Homegrown brides-to-be seeking their own personal Pnina will soon have a shorter distance to travel. Hudson's Bay is preparing to open its own Kleinfeld salon May 1 at its Queen Street location in downtown Toronto, where Tornai's creations will be among the featured attractions.
"For eight years, I've been seeing the Canadian bride in New York, and for some reason the Canadian bride always ends up buying a Pnina dress — one of my dresses," the affable Tornai said during a recent interview in Toronto, outfitted in a sleek, long-sleeved black dress (one of her own creations) paired with Christian Louboutin boots.
"It's so obvious for me that I have to be here, because that's my bride."
Tornai was in town for what was billed as her first Canadian appearance — a trunk show at The Wedding Room wedding show — where she brought about 60 gowns and met with brides-to-be.
She has taken the work commute to new extremes, travelling monthly from her hometown of Tel Aviv to New York for eight years to meet with brides. Such devotion has brought her recognition and exposure through her runway showcases and work as a both a reality star and actress. But the miles in the sky, she says, are necessary for a different reason as well.
"I receive my inspiration from working with the brides, from meeting so many different brides from all over the world, different cultures, and working with the bride really makes me create," Tornai said.
"I think those brides deserve to work with the artists. I think it's not the same if I send a rep. It's not the same. I'm the mother of the dress!" she added, with a laugh.
Her range includes more spare, minimalist offerings, like elegant sheath dresses in silk satin and lace. But it's the ornate gowns showcasing sexy, sheer bodices, voluminous ball gowns, elaborate embroidery and creations swathed in copious clusters of crystals that have helped distinguished the designer's bridal wear offerings.
"I would say my corsets are my signature," said Tornai, who also designs eveningwear.
"I love draping the whole dress in one piece of fabric — which is very difficult to realize and do — but the result is really unique," she added.
Viewers of "Say Yes to the Dress" are well aware Tornai's designs can come with a price tag in the five-figure range.
Tornai said the gowns are made in Tel Aviv — where she works with a team of about 50 women — and said the dresses "goes through every hand that works with me" including pattern-makers, sewers, cutters and beaders.
She said wedding gowns start from around $3,500 and that "the sky's the limit," as it depends on the nature of work needed to achieved the wishes of a specific bride. She recalled one client who wanted real, precious stones sewn into her dress.
"Sometimes it's unique fabrics, sometimes it's the way we work with the fabrics and it's the time that it takes. We have skirts that take 280 hours to sew," she said.
"It's handrolled flowers, it's sculpturing flowers, it's hand beading, it's Swarovski stones, it's sometimes zircons that we use on dresses."
Tornai said she also has what she calls in-between collections where she seeks to maintain the spirit of her line while scaling down prices so most brides can afford to wear one of her creations.

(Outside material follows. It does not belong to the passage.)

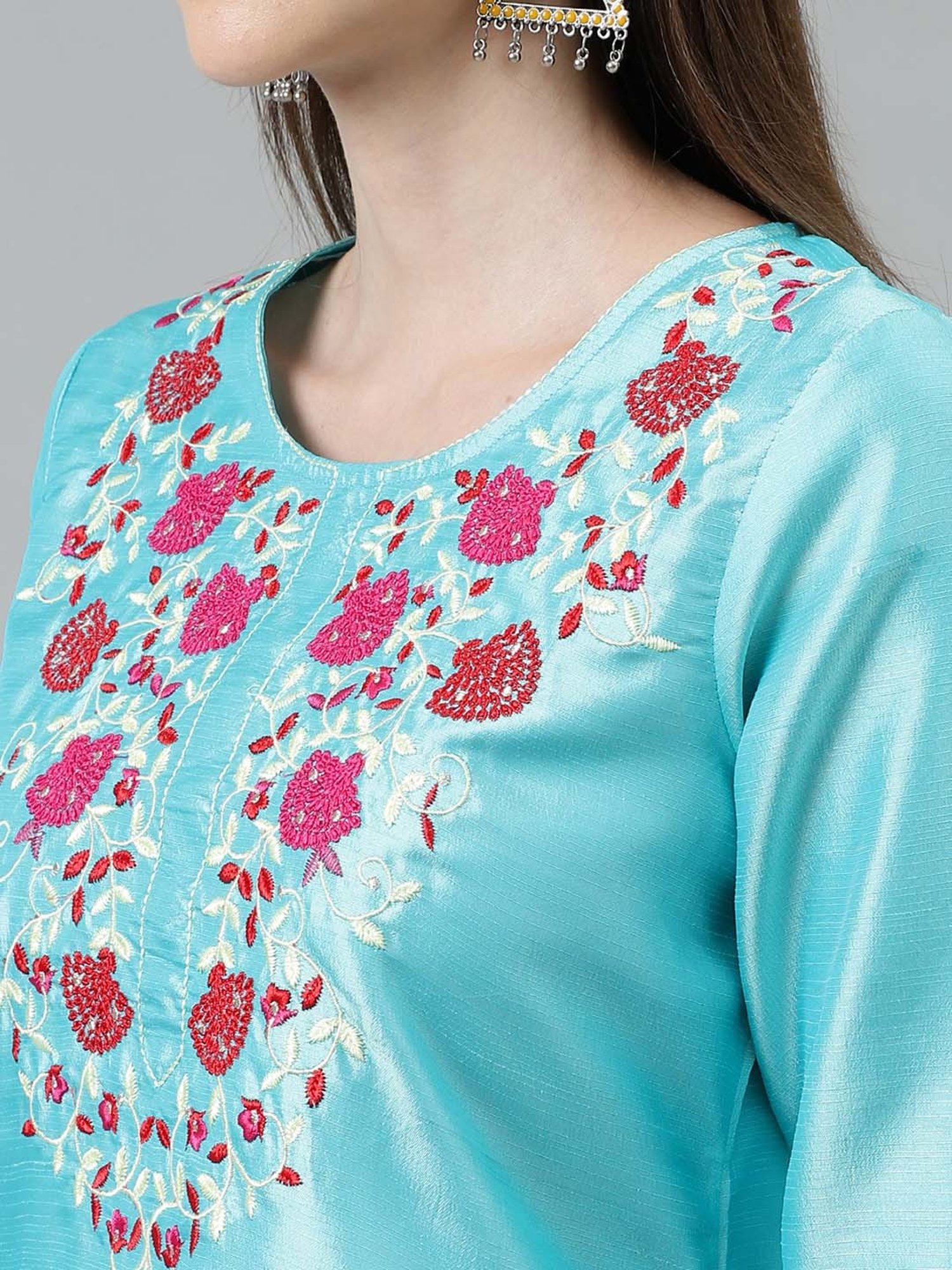 URBAN MYSTIC Black Rayon Embroidered Kurta & Sharara Set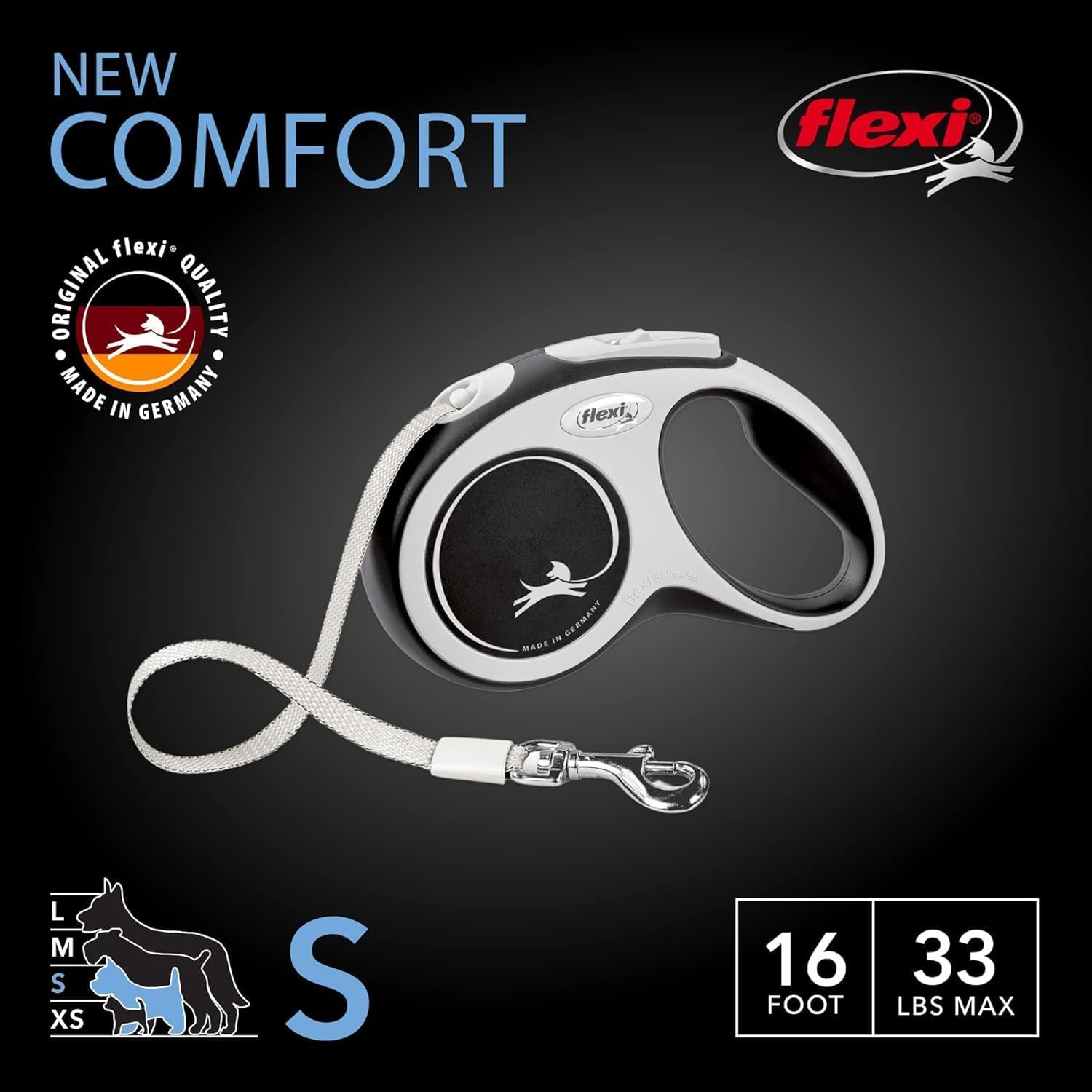 Flexi small dog leash showing the ergonomic soft-grip handle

There are plenty of wedding dress guides offering guidance for selecting certain styles to help flatter a woman's figure: mermaid or trumpet-style gowns for hourglass shapes, empire dresses for plus-sized brides and sheaths or column dresses for slender or petite women.
Tornai seems less rigid when it comes to following a structured set of rules in picking the ideal dress, noting the brides should be more mindful of their proportions rather than fixating on the size of the gown. That said, she recommended women try to narrow their focus on a particular look they may favour to help navigate through the available styles, but to also be open to trying different cuts if their initial picks don't pass muster.
Tornai is hoping to parlay her success into other apparel and accessory offerings, with plans to launch a bathing suit line and thoughts of creating lingerie.
"My dream is to be — believe it or not — like the Martha Stewart of the bridal world," she said.
"I can imagine myself very soon on QVC or home shopping television showing so many different items, so many different things that can go into the bridal world or even expand into the everyday world."